Source: Internet
Author: User

Label:

The original: A daily walkthrough of the classic Algorithm--the 11th bitmap algorithmIn all the performance-optimized data structures, I think the most used is the hash table, yes, there is a fixed-position lookup with O (1) constant time, how concise and graceful,

But on a specific occasion:

①: Sorts 1 billion non-repeating integers.

②: Find the number that repeats in 1 billion digits.

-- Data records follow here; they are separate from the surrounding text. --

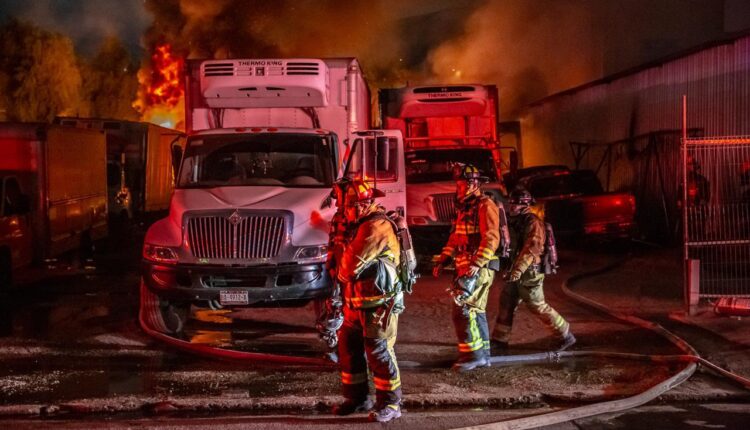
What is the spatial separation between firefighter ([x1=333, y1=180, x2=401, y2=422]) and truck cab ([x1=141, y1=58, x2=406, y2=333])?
8.23ft

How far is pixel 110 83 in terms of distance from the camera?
60.4m

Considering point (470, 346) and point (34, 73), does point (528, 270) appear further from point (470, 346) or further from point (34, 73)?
point (34, 73)

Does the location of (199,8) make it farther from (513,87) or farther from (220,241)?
(220,241)

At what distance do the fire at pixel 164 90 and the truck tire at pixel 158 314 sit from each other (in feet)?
154

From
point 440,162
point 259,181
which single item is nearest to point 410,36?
point 440,162

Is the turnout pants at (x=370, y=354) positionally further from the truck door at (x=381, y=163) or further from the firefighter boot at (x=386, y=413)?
the truck door at (x=381, y=163)

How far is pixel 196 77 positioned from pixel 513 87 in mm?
27682

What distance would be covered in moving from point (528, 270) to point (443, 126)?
28.6 feet

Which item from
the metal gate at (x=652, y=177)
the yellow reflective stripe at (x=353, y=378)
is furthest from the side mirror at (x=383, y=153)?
the metal gate at (x=652, y=177)

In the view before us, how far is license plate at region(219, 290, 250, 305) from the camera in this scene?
829 cm

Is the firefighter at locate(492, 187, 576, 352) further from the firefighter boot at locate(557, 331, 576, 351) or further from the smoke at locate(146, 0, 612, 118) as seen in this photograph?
the smoke at locate(146, 0, 612, 118)

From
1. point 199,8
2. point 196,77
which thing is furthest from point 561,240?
point 199,8

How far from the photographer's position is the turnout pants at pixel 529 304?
7.76 m

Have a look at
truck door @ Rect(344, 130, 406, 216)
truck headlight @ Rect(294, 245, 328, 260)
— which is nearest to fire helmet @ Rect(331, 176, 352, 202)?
truck headlight @ Rect(294, 245, 328, 260)
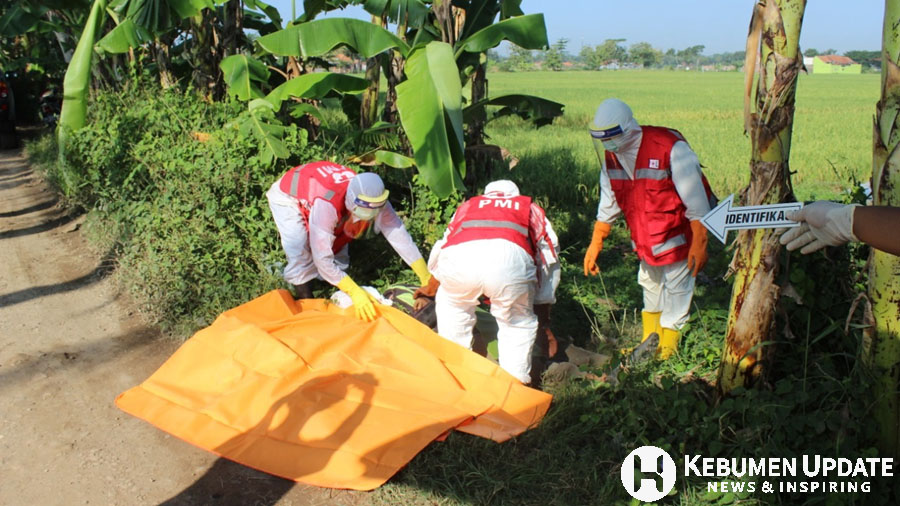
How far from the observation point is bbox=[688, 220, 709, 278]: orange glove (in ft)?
15.1

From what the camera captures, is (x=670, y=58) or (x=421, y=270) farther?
(x=670, y=58)

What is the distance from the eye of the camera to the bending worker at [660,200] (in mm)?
4621

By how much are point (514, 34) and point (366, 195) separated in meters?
2.19

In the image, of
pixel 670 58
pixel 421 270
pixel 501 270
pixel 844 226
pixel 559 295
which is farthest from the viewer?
pixel 670 58

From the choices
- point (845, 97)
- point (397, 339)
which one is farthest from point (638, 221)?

Of course, I only have a normal server, even if 2G of memory, in this scenario, how can we better select data structures and algorithms?

One: Problem analysis

These days, Daniel wrote the sorting algorithm is just a few, first we calculate how much to put in memory G: (1 billion * +)/(1024*1024*1024*8) =3.6g, poor

2G of memory directly exploded, so all kinds of God horse data structure can not play up, of course, the use of external sorting is still possible to solve the problem, because to go IO so temporarily removed, because we

To play high-performance, hopeless after we think we can do some bits on the hands and feet?

For example, I want to sort {1,5,7,2} These four byte-type numbers, what should I do? We know that byte is a 8 bit bit, we can actually use the value in the array as the bit bit

Key,value use "0,1" to identify if the key has occurred? Look at the following picture:

As we can see, our array values are already a key in byte, and finally I just have to traverse the corresponding bit bit to be 1, so it's natural to be an ordered array.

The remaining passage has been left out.